El Gobierno nacional reglamentó el Régimen de Incentivo a la Formalización Laboral (RIFL), una pieza clave de la reforma laboral que busca reducir el trabajo en negro mediante beneficios económicos para empleadores que registren nuevas relaciones laborales. La medida, que impactará directamente en el área metropolitana de Buenos Aires, fue oficializada a través del Decreto 315/2026.
El decreto, publicado en el Boletín Oficial con las firmas de Javier Milei, el jefe de Gabinete Manuel Adorni y los ministros Luis Caputo y Sandra Pettovello, establece condiciones específicas para acceder a reducciones en las contribuciones patronales. El régimen estará vigente desde el 1° de mayo de 2026 hasta el 30 de abril de 2027.
Según el texto oficial, podrán beneficiarse los empleadores que contraten trabajadores que no tuvieran relación laboral registrada al 10 de diciembre de 2025, personas desempleadas en los seis meses previos, inscriptos en el Régimen Simplificado o ex empleados públicos. Esta medida apunta especialmente a sectores como el comercio, la gastronomía y los servicios en Ciudad de Buenos Aires y el conurbano, donde el trabajo no registrado alcanza niveles preocupantes.
Los empleadores podrán incorporar trabajadores bajo este beneficio hasta un máximo del 80% de su nómina, siempre que estén inscriptos como tales desde diciembre pasado. Durante los primeros 48 meses, las contribuciones patronales se reducirán a alícuotas del 2% al 3%, según el subsistema de seguridad social correspondiente.
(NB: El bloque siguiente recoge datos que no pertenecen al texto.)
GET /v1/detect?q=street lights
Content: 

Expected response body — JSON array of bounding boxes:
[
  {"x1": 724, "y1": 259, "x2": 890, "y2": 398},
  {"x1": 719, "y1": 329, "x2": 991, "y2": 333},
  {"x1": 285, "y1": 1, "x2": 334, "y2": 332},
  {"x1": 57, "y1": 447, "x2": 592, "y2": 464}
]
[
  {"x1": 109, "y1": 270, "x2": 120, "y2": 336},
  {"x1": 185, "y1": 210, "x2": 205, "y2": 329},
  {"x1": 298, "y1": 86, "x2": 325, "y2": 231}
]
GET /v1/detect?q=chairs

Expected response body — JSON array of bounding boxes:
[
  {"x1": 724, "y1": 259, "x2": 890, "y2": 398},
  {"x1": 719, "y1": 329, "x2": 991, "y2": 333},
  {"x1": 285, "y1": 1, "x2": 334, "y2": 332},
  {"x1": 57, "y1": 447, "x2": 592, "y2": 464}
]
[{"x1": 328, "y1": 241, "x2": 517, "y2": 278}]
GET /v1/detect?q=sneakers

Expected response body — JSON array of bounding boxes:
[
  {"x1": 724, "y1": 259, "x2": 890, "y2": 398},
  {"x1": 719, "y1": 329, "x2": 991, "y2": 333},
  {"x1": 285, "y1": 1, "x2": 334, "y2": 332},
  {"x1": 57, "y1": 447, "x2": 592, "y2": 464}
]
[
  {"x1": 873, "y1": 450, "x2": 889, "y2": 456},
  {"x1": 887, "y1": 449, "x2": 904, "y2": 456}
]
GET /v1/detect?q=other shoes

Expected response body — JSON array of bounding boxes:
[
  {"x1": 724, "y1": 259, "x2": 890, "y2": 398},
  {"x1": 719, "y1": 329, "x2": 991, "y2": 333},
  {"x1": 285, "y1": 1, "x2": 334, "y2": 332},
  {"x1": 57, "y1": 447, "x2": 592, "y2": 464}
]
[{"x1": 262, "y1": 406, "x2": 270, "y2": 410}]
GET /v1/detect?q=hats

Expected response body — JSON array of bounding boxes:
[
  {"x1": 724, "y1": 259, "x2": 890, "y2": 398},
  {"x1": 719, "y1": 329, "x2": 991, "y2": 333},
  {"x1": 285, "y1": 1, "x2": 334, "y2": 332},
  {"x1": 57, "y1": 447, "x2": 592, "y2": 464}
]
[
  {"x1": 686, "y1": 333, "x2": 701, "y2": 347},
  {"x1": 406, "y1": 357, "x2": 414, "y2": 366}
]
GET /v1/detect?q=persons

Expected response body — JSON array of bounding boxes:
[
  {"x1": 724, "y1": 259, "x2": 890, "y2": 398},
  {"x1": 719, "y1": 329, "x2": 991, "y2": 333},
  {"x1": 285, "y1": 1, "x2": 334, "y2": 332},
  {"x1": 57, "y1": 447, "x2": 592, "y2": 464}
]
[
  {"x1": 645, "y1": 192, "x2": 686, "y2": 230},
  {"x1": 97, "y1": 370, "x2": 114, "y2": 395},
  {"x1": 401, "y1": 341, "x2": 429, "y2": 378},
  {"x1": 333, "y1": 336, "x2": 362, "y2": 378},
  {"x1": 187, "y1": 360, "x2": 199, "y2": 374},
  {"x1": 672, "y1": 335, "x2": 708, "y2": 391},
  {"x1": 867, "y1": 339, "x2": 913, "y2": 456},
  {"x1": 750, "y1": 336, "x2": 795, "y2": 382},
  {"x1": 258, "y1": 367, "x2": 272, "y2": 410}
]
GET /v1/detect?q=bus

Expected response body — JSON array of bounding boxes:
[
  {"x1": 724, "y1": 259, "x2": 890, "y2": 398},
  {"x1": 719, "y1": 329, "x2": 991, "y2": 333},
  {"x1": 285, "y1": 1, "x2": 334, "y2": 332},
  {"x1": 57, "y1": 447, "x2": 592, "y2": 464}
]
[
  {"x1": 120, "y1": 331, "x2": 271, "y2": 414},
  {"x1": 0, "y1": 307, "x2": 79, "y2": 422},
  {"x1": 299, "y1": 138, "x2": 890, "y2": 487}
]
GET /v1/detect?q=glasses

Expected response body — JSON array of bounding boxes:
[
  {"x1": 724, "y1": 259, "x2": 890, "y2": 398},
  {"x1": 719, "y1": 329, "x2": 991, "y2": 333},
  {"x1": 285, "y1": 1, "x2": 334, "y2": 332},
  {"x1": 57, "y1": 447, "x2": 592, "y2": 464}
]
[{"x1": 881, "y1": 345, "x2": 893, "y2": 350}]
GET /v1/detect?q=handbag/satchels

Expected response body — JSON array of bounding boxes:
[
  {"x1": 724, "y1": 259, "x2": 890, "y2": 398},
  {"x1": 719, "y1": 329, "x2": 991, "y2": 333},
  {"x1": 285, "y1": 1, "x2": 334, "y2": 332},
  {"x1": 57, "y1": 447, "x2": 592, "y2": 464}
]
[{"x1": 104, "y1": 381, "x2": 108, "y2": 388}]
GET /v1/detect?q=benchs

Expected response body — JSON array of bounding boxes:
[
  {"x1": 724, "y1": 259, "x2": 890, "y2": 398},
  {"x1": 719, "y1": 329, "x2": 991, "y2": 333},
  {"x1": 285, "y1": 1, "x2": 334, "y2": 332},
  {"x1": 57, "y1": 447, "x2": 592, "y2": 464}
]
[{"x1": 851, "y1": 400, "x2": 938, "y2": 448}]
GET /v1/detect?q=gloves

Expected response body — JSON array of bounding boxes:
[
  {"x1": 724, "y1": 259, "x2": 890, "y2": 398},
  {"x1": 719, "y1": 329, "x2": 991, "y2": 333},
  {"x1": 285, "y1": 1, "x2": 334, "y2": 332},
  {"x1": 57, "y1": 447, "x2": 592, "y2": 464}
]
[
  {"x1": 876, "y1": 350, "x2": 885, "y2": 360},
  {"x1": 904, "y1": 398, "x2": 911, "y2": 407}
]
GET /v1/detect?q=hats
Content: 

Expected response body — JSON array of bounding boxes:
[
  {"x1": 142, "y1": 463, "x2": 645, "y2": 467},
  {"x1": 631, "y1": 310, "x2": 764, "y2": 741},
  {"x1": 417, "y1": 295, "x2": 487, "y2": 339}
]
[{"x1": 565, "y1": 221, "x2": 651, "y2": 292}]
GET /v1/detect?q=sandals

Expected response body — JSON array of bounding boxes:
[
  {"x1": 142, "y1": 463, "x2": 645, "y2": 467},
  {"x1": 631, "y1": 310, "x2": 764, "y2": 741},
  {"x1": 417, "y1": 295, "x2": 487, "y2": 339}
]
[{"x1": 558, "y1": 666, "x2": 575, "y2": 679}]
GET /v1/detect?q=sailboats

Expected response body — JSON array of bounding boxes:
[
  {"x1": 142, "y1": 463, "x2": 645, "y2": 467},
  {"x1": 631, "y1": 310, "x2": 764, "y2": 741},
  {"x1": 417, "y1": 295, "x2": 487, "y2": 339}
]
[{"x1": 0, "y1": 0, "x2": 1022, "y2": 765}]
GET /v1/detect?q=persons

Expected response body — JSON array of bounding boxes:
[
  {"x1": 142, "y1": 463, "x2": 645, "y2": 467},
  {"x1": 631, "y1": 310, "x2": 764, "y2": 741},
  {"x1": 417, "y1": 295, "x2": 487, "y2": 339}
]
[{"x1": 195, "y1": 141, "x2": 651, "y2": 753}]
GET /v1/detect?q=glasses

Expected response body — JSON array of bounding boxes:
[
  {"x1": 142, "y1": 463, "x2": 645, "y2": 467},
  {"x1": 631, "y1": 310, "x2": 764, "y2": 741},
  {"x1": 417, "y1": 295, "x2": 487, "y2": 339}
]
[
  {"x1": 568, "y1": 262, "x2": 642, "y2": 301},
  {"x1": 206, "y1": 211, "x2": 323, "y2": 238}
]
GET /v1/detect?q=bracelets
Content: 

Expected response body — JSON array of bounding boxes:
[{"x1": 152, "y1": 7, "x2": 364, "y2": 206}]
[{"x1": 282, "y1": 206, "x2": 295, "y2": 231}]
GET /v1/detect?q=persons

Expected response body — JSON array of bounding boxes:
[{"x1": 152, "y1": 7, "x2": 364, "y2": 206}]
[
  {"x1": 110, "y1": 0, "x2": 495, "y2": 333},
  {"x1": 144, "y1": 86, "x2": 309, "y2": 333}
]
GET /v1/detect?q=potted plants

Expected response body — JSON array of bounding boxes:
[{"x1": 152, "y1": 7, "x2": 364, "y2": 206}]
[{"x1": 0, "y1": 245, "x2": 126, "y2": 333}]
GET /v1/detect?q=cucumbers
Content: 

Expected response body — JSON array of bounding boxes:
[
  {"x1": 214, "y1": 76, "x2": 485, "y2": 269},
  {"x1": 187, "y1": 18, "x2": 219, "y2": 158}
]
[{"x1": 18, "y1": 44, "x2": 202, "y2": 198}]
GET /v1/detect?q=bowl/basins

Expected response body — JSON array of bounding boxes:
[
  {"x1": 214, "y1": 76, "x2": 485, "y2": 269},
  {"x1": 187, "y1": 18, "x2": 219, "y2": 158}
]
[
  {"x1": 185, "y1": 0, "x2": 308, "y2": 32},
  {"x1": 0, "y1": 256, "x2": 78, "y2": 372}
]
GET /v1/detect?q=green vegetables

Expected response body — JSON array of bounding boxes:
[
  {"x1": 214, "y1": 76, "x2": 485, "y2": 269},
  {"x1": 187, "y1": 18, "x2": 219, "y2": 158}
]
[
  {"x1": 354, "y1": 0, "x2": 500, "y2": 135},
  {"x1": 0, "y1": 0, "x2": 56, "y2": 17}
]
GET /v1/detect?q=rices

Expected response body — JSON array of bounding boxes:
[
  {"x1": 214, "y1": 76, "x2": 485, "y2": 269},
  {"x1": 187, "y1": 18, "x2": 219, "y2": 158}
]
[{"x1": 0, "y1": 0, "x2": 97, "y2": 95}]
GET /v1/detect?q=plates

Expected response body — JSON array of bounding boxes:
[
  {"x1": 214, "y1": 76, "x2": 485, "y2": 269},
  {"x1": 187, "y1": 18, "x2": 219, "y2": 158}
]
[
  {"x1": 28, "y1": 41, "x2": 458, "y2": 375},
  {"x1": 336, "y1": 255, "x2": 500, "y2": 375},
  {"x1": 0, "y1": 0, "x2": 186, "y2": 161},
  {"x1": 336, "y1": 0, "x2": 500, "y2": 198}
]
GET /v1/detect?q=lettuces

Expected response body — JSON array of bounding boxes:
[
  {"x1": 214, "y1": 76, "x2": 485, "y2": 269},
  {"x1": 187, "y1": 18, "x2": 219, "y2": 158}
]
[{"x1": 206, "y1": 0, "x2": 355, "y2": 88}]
La reglamentación aclara que los ingresos del trabajador por otras actividades económicas no afectarán los beneficios del empleador, una disposición relevante para el sector informal del AMBA. Sin embargo, mantiene como obligatoria la contribución al Fondo de Asistencia Laboral.
El decreto establece controles estrictos: la Agencia de Recaudación y Control Aduanero (ARCA) implementará sistemas automáticos para detectar incumplimientos y exigir la recomposición de contribuciones no abonadas, con intereses y sanciones. El incumplimiento producirá el decaimiento automático de los beneficios.
Esta iniciativa forma parte de la Ley de Modernización Laboral, aprobada el 27 de febrero y promulgada el 6 de marzo, que atravesó un proceso judicial complejo antes de quedar definitivamente en vigencia. La Secretaría de Trabajo y ARCA quedan facultadas para dictar normas complementarias.